CISL 2007 annual report banner

Experimental computing systems: Blue Gene/L

 
 
Blue Gene/L processor rack

The IBM Blue Gene/L computer "frost" at NCAR was innovative in more ways than just the shape of its cabinet when it was installed in 2005. Its high-performance, low-power-consumption design had great potential, but the system required R&D to become a useful tool for geosciences research. That work has been very successful, and frost is now performing at a high level in multiple roles for universities, NCAR, and the TeraGrid.

 

In March 2005, NCAR became one of the first sites in the world to receive an IBM Blue Gene/L (BG/L) supercomputing system. The system, named frost, consists of a single BG/L rack (2,048 compute processors, 64 I/O processors, 5.73 teraflops peak) and appeared as the 61st fastest computer in the world in the 25th Top500 List (released in June 2005). Frost was an experimental system to support researchers from NCAR, the University of Colorado at Boulder, and the University of Colorado at Denver who are investigating and addressing the technical obstacles to achieving practical petascale computing in geoscience, aerospace engineering, and mathematical applications. The opportunity to experiment with systems like BG/L is absolutely essential for NCAR to maintain its ability to provide capability and capacity supercomputing to the community. Moreover, low-power systems like BG/L (only 25 KW for 5.73 teraflops) offer the promise of significantly reducing the strain on the NCAR Mesa Lab's computing facility.

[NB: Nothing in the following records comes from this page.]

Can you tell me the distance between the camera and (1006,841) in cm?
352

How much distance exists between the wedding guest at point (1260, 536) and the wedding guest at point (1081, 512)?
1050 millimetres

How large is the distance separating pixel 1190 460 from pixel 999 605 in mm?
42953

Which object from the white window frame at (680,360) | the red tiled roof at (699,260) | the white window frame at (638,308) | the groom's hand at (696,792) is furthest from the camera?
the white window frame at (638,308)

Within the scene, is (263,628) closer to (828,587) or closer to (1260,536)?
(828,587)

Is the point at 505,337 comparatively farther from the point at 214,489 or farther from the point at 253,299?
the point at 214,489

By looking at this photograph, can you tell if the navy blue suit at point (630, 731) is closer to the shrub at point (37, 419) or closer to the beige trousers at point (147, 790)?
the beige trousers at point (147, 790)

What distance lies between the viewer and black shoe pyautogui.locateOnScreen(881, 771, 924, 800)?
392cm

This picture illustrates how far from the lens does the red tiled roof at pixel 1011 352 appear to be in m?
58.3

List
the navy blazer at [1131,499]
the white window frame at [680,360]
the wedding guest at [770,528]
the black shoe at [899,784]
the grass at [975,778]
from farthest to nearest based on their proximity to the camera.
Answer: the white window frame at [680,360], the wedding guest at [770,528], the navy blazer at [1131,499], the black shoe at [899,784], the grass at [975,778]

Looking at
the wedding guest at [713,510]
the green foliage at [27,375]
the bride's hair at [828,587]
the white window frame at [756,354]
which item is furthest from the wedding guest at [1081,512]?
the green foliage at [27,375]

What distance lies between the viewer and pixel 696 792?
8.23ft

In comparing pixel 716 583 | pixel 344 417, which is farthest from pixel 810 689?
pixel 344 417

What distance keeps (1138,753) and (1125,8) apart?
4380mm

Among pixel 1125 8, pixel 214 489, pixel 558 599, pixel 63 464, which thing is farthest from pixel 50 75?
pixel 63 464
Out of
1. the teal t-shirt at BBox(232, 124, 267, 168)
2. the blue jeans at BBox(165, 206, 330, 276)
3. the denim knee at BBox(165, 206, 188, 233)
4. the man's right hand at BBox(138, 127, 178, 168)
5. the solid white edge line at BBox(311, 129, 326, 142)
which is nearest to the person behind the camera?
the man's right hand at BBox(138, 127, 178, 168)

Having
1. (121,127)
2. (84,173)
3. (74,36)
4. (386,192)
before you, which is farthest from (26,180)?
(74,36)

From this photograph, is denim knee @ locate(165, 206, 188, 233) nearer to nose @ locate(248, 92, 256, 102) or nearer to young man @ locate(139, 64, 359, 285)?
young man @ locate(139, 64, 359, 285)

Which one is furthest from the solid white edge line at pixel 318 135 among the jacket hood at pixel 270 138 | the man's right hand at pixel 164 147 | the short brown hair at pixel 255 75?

To consolidate experimental coumputer system research in CISL, the Research Systems Evaluation Team (ReSET) was formed in late 2005. The mission of ReSET is to administer and evaluate strategically selected experimental systems for CISL to gain maximum knowledge of and impact from emerging technologies. ReSET is housed in CISL's Computer Science Section, but it collaborates with staff members from other sections and groups across CISL to accomplish its mission. In mid-November 2005, frost became the first experimental system managed by ReSET.

During FY2007, members of ReSET continued working with the frost user community to significantly increase both the number and breadth of applications that can be run on frost. One example of this effort's impact is the development of a version of CCSM capable of exploiting massively parallel computing platforms like BG/L. While frost was an experimental system, ReSET's success in expanding the user and application code base produced system usage levels that are similar to those of the production supercomputing systems managed by CISL.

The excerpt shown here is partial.